* _The request_: The records below hold pictures; please leave those out and retype the rest exactly.

#####

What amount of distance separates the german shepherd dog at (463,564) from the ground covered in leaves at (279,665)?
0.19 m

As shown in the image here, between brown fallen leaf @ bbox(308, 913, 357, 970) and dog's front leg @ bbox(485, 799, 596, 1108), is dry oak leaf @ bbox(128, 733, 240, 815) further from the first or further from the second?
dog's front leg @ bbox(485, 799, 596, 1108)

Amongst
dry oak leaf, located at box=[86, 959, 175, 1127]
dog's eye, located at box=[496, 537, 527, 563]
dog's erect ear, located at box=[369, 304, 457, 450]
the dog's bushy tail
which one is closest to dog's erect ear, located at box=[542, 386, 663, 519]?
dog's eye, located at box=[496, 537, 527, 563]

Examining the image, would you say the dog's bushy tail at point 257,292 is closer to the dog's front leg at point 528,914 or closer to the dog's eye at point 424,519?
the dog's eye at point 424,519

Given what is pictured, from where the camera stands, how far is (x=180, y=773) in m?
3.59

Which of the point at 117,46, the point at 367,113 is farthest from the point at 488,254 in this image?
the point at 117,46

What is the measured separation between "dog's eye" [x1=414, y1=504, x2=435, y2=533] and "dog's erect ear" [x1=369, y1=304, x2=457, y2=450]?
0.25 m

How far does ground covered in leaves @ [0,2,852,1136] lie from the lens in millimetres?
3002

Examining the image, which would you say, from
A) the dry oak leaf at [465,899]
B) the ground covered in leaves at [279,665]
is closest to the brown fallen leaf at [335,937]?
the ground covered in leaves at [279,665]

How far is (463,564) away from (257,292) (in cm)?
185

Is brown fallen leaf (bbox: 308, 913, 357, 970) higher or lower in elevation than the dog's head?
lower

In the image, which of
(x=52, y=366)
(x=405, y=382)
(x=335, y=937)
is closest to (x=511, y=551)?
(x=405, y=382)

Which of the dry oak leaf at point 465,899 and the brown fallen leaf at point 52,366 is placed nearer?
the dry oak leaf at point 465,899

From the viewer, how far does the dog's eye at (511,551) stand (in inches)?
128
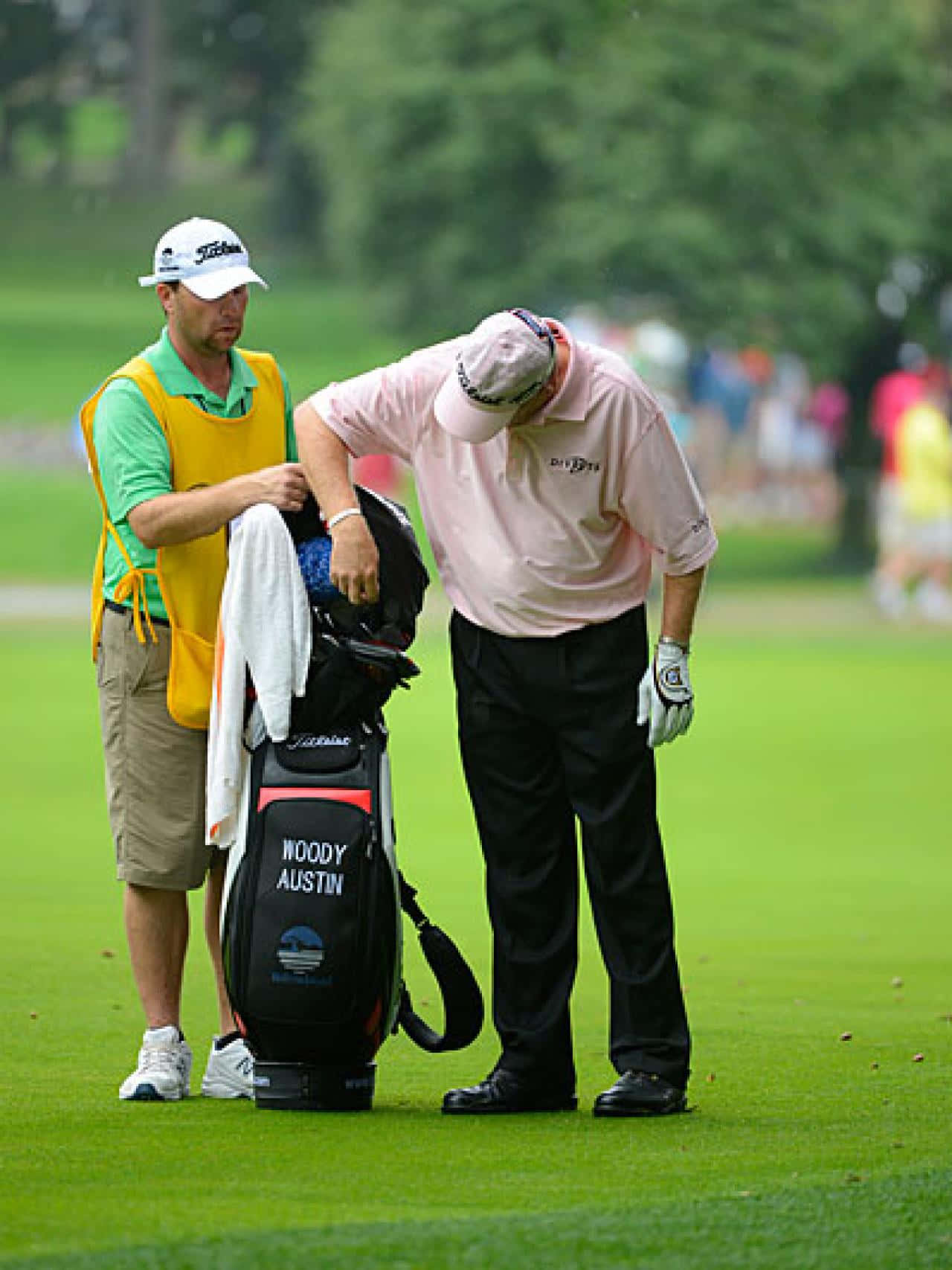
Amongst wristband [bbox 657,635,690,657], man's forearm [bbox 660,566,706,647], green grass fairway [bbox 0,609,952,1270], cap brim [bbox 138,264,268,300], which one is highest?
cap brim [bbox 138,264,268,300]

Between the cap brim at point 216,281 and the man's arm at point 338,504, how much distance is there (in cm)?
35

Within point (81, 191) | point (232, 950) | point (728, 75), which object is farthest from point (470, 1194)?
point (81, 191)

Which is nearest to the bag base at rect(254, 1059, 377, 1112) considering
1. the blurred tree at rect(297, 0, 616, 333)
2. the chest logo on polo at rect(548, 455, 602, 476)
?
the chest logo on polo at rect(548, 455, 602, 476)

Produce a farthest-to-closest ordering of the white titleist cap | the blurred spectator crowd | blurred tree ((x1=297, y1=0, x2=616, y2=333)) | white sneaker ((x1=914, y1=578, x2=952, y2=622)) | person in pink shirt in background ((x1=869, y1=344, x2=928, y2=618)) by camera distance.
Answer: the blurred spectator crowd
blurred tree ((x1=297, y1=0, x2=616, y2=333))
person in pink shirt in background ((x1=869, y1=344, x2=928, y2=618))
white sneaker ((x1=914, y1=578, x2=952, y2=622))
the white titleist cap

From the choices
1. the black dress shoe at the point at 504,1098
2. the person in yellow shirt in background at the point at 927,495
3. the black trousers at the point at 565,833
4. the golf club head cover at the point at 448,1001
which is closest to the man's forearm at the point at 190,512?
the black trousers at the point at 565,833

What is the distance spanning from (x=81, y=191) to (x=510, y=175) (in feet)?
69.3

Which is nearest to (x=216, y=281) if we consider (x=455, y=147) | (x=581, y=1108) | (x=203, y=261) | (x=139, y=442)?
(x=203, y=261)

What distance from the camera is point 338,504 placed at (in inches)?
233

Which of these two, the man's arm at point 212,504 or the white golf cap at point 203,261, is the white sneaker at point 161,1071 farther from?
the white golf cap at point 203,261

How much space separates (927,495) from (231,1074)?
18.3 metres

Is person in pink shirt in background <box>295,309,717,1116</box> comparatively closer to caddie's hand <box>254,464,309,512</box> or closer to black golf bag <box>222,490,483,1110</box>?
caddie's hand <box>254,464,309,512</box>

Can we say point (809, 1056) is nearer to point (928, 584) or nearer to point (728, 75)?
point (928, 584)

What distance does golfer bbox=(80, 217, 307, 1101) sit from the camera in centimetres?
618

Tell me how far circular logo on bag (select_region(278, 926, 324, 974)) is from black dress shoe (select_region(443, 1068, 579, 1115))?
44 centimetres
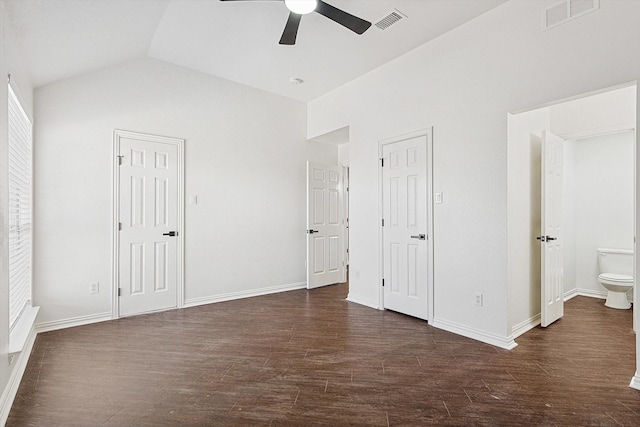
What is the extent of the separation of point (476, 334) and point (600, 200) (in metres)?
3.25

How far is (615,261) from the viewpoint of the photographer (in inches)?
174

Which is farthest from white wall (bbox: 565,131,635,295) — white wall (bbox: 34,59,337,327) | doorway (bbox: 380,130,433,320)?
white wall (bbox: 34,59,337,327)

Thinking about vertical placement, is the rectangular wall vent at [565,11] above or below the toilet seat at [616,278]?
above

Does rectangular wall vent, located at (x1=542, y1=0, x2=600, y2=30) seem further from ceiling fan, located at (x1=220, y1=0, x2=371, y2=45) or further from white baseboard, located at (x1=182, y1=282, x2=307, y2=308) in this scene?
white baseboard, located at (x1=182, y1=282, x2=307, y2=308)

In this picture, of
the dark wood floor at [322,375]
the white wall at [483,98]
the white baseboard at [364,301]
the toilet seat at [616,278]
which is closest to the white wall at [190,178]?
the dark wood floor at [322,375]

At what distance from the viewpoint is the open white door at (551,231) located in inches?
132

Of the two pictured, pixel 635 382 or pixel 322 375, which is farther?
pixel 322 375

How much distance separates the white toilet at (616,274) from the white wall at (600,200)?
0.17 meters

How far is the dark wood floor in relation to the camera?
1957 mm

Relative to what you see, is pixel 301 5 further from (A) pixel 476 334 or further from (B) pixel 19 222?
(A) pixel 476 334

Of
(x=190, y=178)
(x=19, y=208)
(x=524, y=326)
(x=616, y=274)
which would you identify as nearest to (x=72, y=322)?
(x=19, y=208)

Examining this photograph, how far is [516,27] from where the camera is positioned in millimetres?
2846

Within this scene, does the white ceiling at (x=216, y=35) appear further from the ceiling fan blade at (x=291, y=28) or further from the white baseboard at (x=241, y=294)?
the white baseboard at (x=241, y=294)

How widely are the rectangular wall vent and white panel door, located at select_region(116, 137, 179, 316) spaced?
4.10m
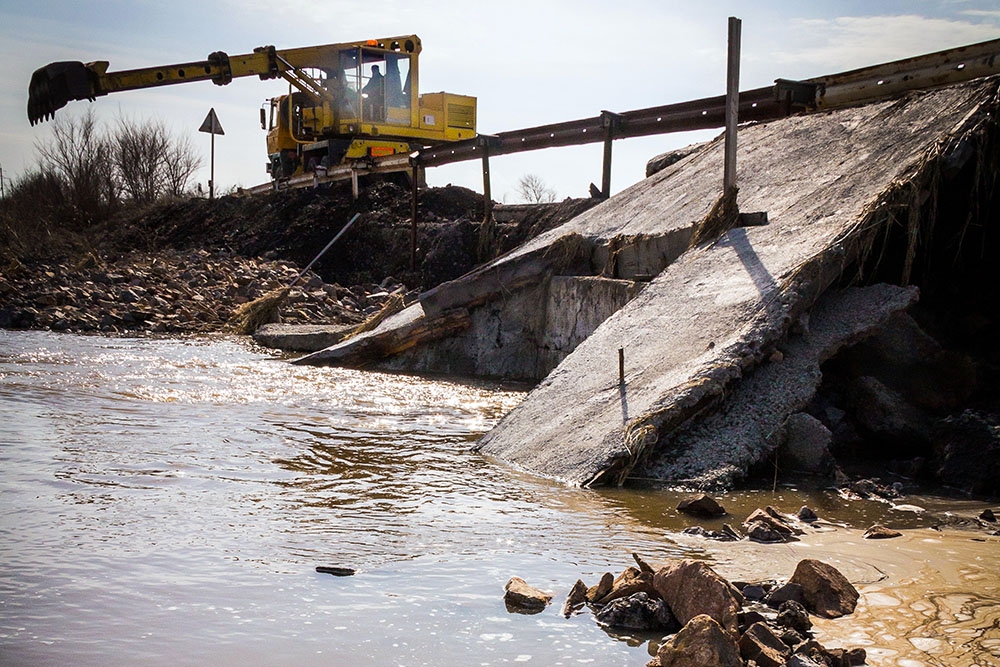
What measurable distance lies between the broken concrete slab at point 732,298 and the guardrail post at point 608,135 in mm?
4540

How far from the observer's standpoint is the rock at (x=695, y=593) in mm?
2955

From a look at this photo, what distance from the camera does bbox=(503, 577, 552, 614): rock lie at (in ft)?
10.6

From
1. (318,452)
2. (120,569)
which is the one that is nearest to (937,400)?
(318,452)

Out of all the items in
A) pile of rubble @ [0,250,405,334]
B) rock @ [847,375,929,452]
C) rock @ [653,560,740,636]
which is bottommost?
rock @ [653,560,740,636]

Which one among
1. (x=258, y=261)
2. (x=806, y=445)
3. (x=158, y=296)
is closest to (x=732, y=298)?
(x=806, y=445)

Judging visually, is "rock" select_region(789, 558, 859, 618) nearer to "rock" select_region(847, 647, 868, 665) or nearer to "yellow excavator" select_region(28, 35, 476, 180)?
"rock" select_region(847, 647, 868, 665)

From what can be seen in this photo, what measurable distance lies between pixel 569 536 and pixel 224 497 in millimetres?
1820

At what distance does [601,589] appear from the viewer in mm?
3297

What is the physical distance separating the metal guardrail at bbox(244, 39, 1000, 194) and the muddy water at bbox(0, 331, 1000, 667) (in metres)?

#####

* _Reply to the exercise_:
What amount of distance separates the german shepherd dog at (463,564) from the ground covered in leaves at (279,665)?
0.19 m

As shown in the image here, between brown fallen leaf @ bbox(308, 913, 357, 970) and dog's front leg @ bbox(485, 799, 596, 1108), is dry oak leaf @ bbox(128, 733, 240, 815) further from the first or further from the second?
dog's front leg @ bbox(485, 799, 596, 1108)

Amongst
dry oak leaf, located at box=[86, 959, 175, 1127]
dog's eye, located at box=[496, 537, 527, 563]
dog's erect ear, located at box=[369, 304, 457, 450]
the dog's bushy tail
which one is closest to dog's erect ear, located at box=[542, 386, 663, 519]?
dog's eye, located at box=[496, 537, 527, 563]

Examining the image, would you say the dog's bushy tail at point 257,292 is closer to the dog's front leg at point 528,914 or closer to the dog's eye at point 424,519?
the dog's eye at point 424,519

Given what is pictured, from where the camera stands, how far is (x=180, y=773) in m?
3.59

Which of the point at 117,46, the point at 367,113 is farthest from the point at 488,254 in this image?
the point at 117,46

What is the measured separation between "dog's eye" [x1=414, y1=504, x2=435, y2=533] and "dog's erect ear" [x1=369, y1=304, x2=457, y2=450]?
0.25 m

How far does ground covered in leaves @ [0,2,852,1136] lie from the lens in millimetres?
3002

Examining the image, which would you say, from
A) the dry oak leaf at [465,899]
B) the ground covered in leaves at [279,665]
is closest to the brown fallen leaf at [335,937]?
the ground covered in leaves at [279,665]

How far is (463,564) away from (257,292) (in cm)?
185

Is brown fallen leaf (bbox: 308, 913, 357, 970) higher or lower in elevation than the dog's head?
lower

In the image, which of
(x=52, y=366)
(x=405, y=382)
(x=335, y=937)
is closest to (x=511, y=551)?
(x=405, y=382)

Which of the dry oak leaf at point 465,899 and the brown fallen leaf at point 52,366 is placed nearer?
the dry oak leaf at point 465,899

From the viewer, how far does the dog's eye at (511,551) stand (in inches)?
128
Amongst wristband [bbox 657,635,690,657], man's forearm [bbox 660,566,706,647], green grass fairway [bbox 0,609,952,1270], cap brim [bbox 138,264,268,300], which one is highest?
cap brim [bbox 138,264,268,300]

Between the cap brim at point 216,281 and the man's arm at point 338,504, how much distance is there (in cm)?
35

Within point (81, 191) | point (232, 950) | point (728, 75), which object is farthest from point (470, 1194)?
point (81, 191)

Which is nearest to the bag base at rect(254, 1059, 377, 1112) considering
1. the blurred tree at rect(297, 0, 616, 333)
2. the chest logo on polo at rect(548, 455, 602, 476)
?
the chest logo on polo at rect(548, 455, 602, 476)

Produce a farthest-to-closest ordering of the white titleist cap | the blurred spectator crowd | blurred tree ((x1=297, y1=0, x2=616, y2=333)) | white sneaker ((x1=914, y1=578, x2=952, y2=622)) | person in pink shirt in background ((x1=869, y1=344, x2=928, y2=618)) by camera distance.
Answer: the blurred spectator crowd
blurred tree ((x1=297, y1=0, x2=616, y2=333))
person in pink shirt in background ((x1=869, y1=344, x2=928, y2=618))
white sneaker ((x1=914, y1=578, x2=952, y2=622))
the white titleist cap

From the choices
1. the black dress shoe at the point at 504,1098
2. the person in yellow shirt in background at the point at 927,495
3. the black trousers at the point at 565,833
4. the golf club head cover at the point at 448,1001
which is closest to the man's forearm at the point at 190,512?
the black trousers at the point at 565,833

What is the distance spanning from (x=81, y=191) to (x=510, y=175) (in feet)?
69.3

Which is nearest to (x=216, y=281) if we consider (x=455, y=147) | (x=581, y=1108) | (x=203, y=261) | (x=139, y=442)?
(x=203, y=261)

What distance from the camera is point 338,504 placed at (in inches)?
233

Which of these two, the man's arm at point 212,504 or the white golf cap at point 203,261, is the white sneaker at point 161,1071 farther from?
the white golf cap at point 203,261

How much space separates (927,495) from (231,1074)?
18.3 metres

Is person in pink shirt in background <box>295,309,717,1116</box> comparatively closer to caddie's hand <box>254,464,309,512</box> or closer to black golf bag <box>222,490,483,1110</box>?
caddie's hand <box>254,464,309,512</box>

Can we say point (809, 1056) is nearer to point (928, 584) or nearer to point (728, 75)?
point (928, 584)

What distance does golfer bbox=(80, 217, 307, 1101) sit from the camera in centimetres?
618

Tell me how far circular logo on bag (select_region(278, 926, 324, 974)) is from black dress shoe (select_region(443, 1068, 579, 1115))?
44 centimetres
What is the extent of the separation of point (476, 334) and point (600, 200) (in metres)?
3.25

How far is (615,261) from the viewpoint of the photographer (in inches)?
174

Which is farthest from white wall (bbox: 565,131,635,295) — white wall (bbox: 34,59,337,327) | doorway (bbox: 380,130,433,320)?
white wall (bbox: 34,59,337,327)

Thinking about vertical placement, is the rectangular wall vent at [565,11] above or below the toilet seat at [616,278]?
above

Does rectangular wall vent, located at (x1=542, y1=0, x2=600, y2=30) seem further from ceiling fan, located at (x1=220, y1=0, x2=371, y2=45) or further from white baseboard, located at (x1=182, y1=282, x2=307, y2=308) in this scene?
white baseboard, located at (x1=182, y1=282, x2=307, y2=308)

In this picture, of
the dark wood floor at [322,375]
the white wall at [483,98]
the white baseboard at [364,301]
the toilet seat at [616,278]
which is closest to the white wall at [190,178]?
the dark wood floor at [322,375]

At what distance from the viewpoint is the open white door at (551,231) located in inches?
132

Of the two pictured, pixel 635 382 or pixel 322 375, which is farther?
pixel 322 375

How much distance separates the white toilet at (616,274) from the white wall at (600,200)?
0.17 meters

How far is the dark wood floor in relation to the camera?
1957 mm

Relative to what you see, is pixel 301 5 further from (A) pixel 476 334 or further from (B) pixel 19 222?
(A) pixel 476 334

Of
(x=190, y=178)
(x=19, y=208)
(x=524, y=326)
(x=616, y=274)
which would you identify as nearest to (x=72, y=322)?
(x=19, y=208)

Examining this photograph, how far is [516,27] from where the camera is positioned in millimetres?
2846

Within this scene, does the white ceiling at (x=216, y=35) appear further from the ceiling fan blade at (x=291, y=28) or further from the white baseboard at (x=241, y=294)?
the white baseboard at (x=241, y=294)

How widely are the rectangular wall vent and white panel door, located at select_region(116, 137, 179, 316) spaced?
4.10m
What measurable distance lies between the broken concrete slab at point 732,298 and the guardrail post at point 608,135 in mm?
4540

How far from the observer's standpoint is the rock at (x=695, y=593) in mm?
2955

From a look at this photo, what distance from the camera does bbox=(503, 577, 552, 614): rock lie at (in ft)?
10.6

From
1. (318,452)
2. (120,569)
which is the one that is nearest to (937,400)?
(318,452)

Out of all the items in
A) pile of rubble @ [0,250,405,334]
B) rock @ [847,375,929,452]
C) rock @ [653,560,740,636]
which is bottommost?
rock @ [653,560,740,636]

Which one among
1. (x=258, y=261)
2. (x=806, y=445)
3. (x=158, y=296)
is closest to (x=732, y=298)?
(x=806, y=445)

Judging visually, is "rock" select_region(789, 558, 859, 618) nearer to "rock" select_region(847, 647, 868, 665) or nearer to "yellow excavator" select_region(28, 35, 476, 180)?
"rock" select_region(847, 647, 868, 665)

From what can be seen in this photo, what measurable distance lies between pixel 569 536 and pixel 224 497 in millimetres?
1820

At what distance does [601,589] appear from the viewer in mm?
3297

What is the physical distance separating the metal guardrail at bbox(244, 39, 1000, 194) and the muddy water at bbox(0, 331, 1000, 667) (in metres)?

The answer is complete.